We assume that the processing elements in the critical part (block IV and AHr) are equivalent to the functional units in a C67 for that particular operation because the C67 is used as the basis for our timing results. The processing elements could be mapped to different architectures such as a single ASIC or multiple processors or a combination of a processor with an ASIC or FPGA. The mapping could also be done such as to have a DSP core with some coprocessor structures for critical parts. Also, if there exists many processing elements in parallel where a single element dominates the computation, such as block 111 where the time taken by A H r takes the same time as the other 3 matrix products taken together (see Table 2 ), all those processing elements could be mapped to a single processor. Thus, the load between elements that have idle times could be dis- tributed to other processing elements.

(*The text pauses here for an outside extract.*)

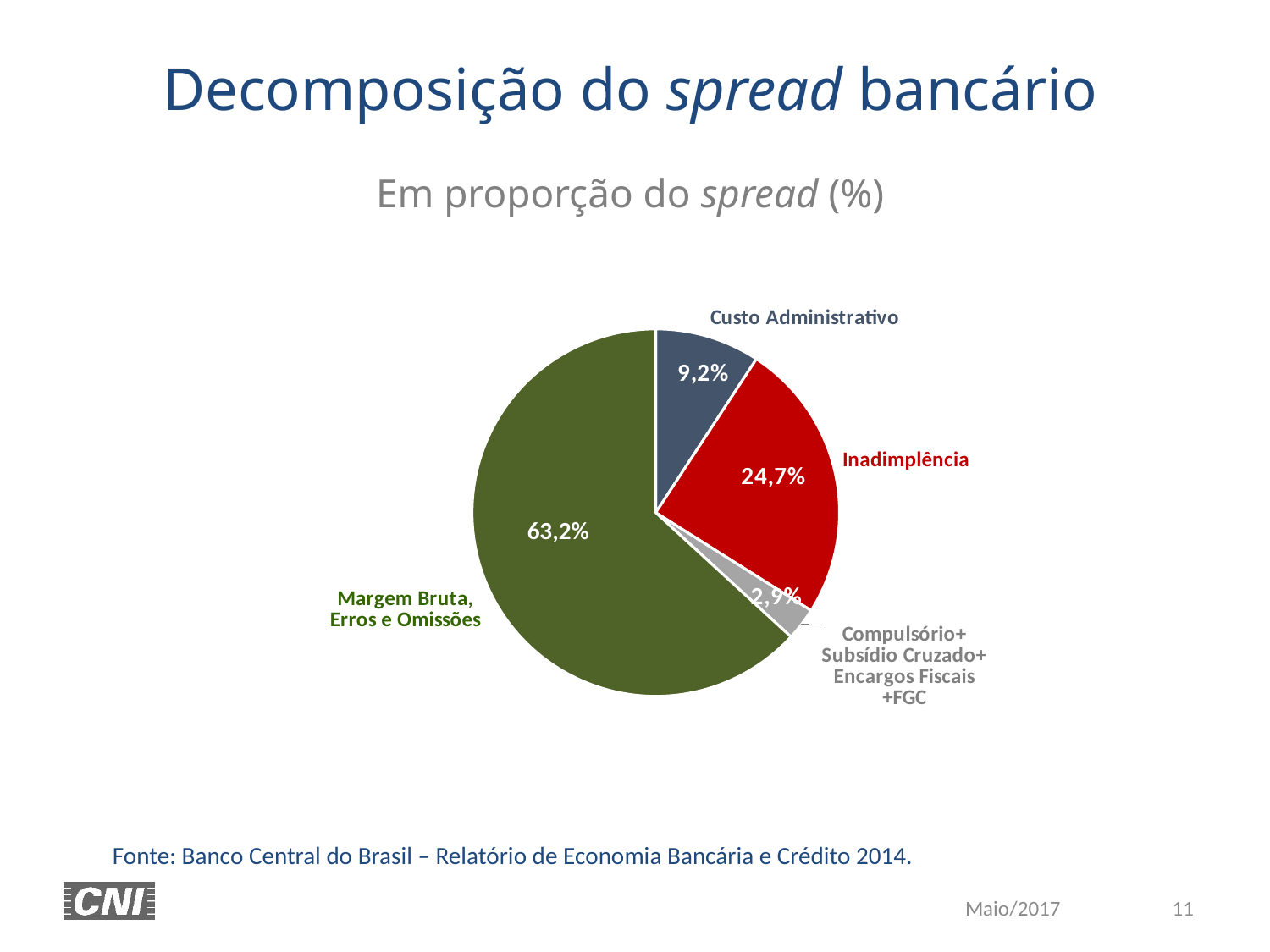
What share of the spread does Margem Bruta, Erros e Omissões represent? 63,2% What share of the spread does Inadimplência represent? 24,7% What is the difference in percentage points between Margem Bruta, Erros e Omissões and Inadimplência? 38,5 Which component has the largest share of the spread? Margem Bruta, Erros e Omissões Which is larger, the share for Inadimplência or the share for Custo Administrativo? Inadimplência Which component has the smallest share of the spread? Compulsório+Subsídio Cruzado+Encargos Fiscais+FGC What is the difference in percentage points between Inadimplência and Custo Administrativo? 15,5 What share of the spread does Compulsório+Subsídio Cruzado+Encargos Fiscais+FGC represent? 2,9% What share of the spread does Custo Administrativo represent? 9,2% How many slices does the pie chart have? 4 What kind of chart is shown on the slide? Pie chart What colour is the Inadimplência slice? Red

The other assumptions include ideal communication overhead, no restriction on the number of processing elements available and the feasibility of designing such an application specific system. The number of processing elements are dependent on the number of users (K), which is variable. Allocating elements for the maximum number of users may not lead to optimum utilization. Hence, reconfigurable architectures supporting varying number of users should also be considered.
Future Work
The dynamic range requirements for the joint estimation and detection algorithm are being analysed. In the initial version, the algorithm is implemented in floating point due to the possible loss in precision involved in LU decomposition. From the analysis of the differencing multistage detector [ 111, we expect a precision range of less than 24 bits. A fixed point implementation with a lower precision range could benefit from the VLIW and SIMD type of fine grained parallelism shown in recent DSP and general purpose architectures. Also, matrix oriented architectures [3], such as a vector processor with SIMD, showing 2 levels of parallelism could be beneficial to these applications. Another idea is to explore special systems to take advantage of the complex arithmetic data involved, such as using redundant complex number systems (RCNS) for a ASIC architecture [2] .
We develop acceleration techniques to implement key computationally intensive baseband algorithms in hardware. The joint multiuser channel estimation and detection algorithm is considered for this purpose. A detailed task partition of this algorithm along with its complexity analysis is shown with the help of a C6x DSP simulator. The available parallelism and pipelined tasks in the algorithm are exploited to satisfy the real-time constraints. We discuss mapping issues of the task partitions in hardware. Such an application specific design with multiple processing elements is more effective than a single processor in meeting the real time requirements of next generation communication systems.